We will show, by a slightly ugly but straightforward computation, that the number of particles of the first type has Binomial Distribution, with "$p$" equalnto $\frac{\lambda_1}{\lambda_1+\lambda_2}$. This is actually intuitively obvious. Pick any of the $n$ molecules. It has probability $p=\frac{\lambda_1}{\lambda_1+\lambda_2}$ of being of type $1$, and we have independence. But the detailed calculation is still a useful exercise.
The number $X_1$ of molecules of the first kind arriving in unit time is Poisson, parameter $\lambda_1$. Similarly, the number $X_2$ of molecules of the second kind arriving in unit time is Poisson, parameter $\lambda_2$. Finally, the total number $Y$ of molecules arriving in unit time is Poisson parameter $\lambda_1+\lambda_2$.

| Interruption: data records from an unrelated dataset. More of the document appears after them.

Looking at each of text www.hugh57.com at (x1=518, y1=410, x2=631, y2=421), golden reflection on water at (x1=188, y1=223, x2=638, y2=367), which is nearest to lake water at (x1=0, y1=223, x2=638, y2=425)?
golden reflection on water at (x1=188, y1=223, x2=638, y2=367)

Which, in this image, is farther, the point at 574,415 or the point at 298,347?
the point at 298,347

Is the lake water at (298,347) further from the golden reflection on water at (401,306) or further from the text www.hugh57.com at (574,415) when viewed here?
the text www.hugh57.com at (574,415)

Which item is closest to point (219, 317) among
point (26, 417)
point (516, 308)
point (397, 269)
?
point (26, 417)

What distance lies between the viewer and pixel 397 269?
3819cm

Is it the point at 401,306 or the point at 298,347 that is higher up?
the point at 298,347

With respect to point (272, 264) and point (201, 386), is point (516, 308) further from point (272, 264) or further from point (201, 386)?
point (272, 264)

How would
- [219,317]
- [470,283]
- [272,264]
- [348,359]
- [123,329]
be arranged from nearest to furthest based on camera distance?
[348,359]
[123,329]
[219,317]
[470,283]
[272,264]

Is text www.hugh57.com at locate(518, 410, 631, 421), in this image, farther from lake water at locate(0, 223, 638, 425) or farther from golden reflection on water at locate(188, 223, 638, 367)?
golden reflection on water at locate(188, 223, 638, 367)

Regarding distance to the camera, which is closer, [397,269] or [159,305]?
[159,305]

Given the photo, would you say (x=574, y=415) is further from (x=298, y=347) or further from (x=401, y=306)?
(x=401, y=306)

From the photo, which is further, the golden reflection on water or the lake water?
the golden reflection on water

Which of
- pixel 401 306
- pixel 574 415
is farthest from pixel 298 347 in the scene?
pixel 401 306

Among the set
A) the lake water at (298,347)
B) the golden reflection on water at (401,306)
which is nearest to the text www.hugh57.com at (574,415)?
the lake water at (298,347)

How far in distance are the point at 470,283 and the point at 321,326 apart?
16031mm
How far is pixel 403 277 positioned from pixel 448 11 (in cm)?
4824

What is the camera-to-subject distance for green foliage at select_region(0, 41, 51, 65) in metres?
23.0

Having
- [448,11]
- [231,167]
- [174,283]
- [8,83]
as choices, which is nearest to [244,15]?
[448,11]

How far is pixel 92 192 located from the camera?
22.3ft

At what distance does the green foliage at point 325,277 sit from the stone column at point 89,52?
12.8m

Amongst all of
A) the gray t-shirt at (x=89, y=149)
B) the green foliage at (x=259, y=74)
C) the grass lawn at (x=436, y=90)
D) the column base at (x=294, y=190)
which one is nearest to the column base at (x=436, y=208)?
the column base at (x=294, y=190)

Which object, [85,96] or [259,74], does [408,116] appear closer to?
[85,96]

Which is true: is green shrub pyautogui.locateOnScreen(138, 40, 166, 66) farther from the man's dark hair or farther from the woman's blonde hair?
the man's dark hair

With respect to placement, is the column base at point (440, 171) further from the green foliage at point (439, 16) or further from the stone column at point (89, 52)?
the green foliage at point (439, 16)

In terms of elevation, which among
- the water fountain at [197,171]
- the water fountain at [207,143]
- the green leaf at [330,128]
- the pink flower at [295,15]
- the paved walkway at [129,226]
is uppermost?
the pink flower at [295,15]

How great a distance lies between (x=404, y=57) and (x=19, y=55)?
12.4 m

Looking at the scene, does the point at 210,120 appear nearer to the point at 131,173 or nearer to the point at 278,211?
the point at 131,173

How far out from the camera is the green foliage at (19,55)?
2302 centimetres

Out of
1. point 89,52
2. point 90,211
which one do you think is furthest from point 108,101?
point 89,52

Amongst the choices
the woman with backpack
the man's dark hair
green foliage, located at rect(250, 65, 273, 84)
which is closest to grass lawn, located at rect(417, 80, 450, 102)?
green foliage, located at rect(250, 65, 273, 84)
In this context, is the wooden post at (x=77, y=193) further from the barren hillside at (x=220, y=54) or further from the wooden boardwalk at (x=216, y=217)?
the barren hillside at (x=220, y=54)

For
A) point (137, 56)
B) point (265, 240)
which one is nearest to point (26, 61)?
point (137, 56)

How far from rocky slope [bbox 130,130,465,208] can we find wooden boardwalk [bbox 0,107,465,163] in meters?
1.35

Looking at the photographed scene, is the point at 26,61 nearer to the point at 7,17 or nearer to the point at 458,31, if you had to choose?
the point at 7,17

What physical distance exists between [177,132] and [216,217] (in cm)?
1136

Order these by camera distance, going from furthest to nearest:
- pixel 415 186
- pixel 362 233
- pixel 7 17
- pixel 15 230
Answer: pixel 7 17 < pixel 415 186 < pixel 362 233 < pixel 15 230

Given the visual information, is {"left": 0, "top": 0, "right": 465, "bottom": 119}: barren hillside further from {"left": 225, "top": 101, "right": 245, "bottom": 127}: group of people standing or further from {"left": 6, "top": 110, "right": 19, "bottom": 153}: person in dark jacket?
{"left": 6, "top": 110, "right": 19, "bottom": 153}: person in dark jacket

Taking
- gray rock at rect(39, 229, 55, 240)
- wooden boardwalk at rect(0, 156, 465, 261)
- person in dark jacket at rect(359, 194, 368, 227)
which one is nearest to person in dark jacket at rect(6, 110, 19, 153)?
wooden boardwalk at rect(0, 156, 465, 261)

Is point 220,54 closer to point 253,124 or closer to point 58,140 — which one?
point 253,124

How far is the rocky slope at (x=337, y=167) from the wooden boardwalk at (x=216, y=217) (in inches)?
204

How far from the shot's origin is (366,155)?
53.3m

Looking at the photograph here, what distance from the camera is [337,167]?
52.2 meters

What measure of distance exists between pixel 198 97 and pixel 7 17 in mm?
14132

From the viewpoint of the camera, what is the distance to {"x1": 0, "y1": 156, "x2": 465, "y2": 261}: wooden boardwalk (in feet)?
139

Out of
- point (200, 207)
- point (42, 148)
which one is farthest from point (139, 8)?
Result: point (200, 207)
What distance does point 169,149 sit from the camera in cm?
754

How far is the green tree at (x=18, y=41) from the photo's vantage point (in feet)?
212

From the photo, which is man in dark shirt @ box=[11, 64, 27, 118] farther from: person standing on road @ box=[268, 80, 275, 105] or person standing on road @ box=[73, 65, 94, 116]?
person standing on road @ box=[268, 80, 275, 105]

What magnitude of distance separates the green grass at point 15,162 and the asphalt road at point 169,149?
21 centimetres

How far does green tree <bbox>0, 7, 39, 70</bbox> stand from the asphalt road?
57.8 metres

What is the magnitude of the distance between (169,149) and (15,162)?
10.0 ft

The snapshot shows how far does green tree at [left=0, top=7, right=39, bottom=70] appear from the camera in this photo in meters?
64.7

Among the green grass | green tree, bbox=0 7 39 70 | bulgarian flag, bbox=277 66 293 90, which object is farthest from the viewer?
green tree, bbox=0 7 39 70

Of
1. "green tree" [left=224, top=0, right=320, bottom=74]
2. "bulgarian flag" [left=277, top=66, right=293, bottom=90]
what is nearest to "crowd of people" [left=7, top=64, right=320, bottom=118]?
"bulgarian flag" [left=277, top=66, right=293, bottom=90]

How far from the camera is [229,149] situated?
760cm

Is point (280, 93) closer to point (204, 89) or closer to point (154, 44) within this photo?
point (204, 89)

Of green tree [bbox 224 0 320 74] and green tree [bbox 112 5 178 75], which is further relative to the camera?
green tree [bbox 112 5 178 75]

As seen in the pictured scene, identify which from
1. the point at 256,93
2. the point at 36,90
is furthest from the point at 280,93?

We want the probability that $X_1=x_1$ and $X_2=x_2$ given that $Y=n$.
We have
$$\Pr(Y=n)=e^{-(\lambda_1+\lambda_2)}\frac{(\lambda_1+\lambda_2)^n}{n!}.\tag{$1$}$$
Let $A_1$ be the event $X_1=x_1$, and $A_2$ the event $X_2=x_2$. Let $B$ be the event $Y=n$. We want
$$\Pr(A_1\cap A_2|B).$$
As usual this is
$$\frac{\Pr(A_1\cap A_2\cap B ) }{\Pr(B)}.$$
We already computed the above denominator, it is given by Formula $(1)$. We now compute the numerator. It is
$$\left(e^{-\lambda_1}\frac{\lambda_1^{x_1}}{x_1!}\right)\left(e^{-\lambda_2}\frac{\lambda_2^{x_2}}{x_2!}\right),\tag{$2$}$$
where $x_1+x_2=n$.
Divide. We get a certain amount of cancellation, and find that
$$\Pr(A_1\cap A_2|B)=\left(\frac{\lambda_1^{x_1}}{x_1!}\right)\left(\frac{\lambda_2^{x_2}}{x_2!}\right) \left(\frac{n!}{(\lambda_1+\lambda_2)^n} \right).$$
But $n=x_1+x_2$, that is, $x_2=n-x_1$. So the above expression can be rewritten as
$$\binom{n}{x_1}\left(\frac{\lambda_1}{\lambda_1+\lambda_2}\right)^{x_1}\left(\frac{\lambda_2}{\lambda_1+\lambda_2}\right)^{n-x_1}.$$
Let $p=\frac{\lambda_1}{\lambda_1+\lambda_2}$. then the above formula is just
$$\binom{n}{x_1}p^{x_1}(1-p)^{n-x_1},$$
which we recognize as the Binomial Distribution.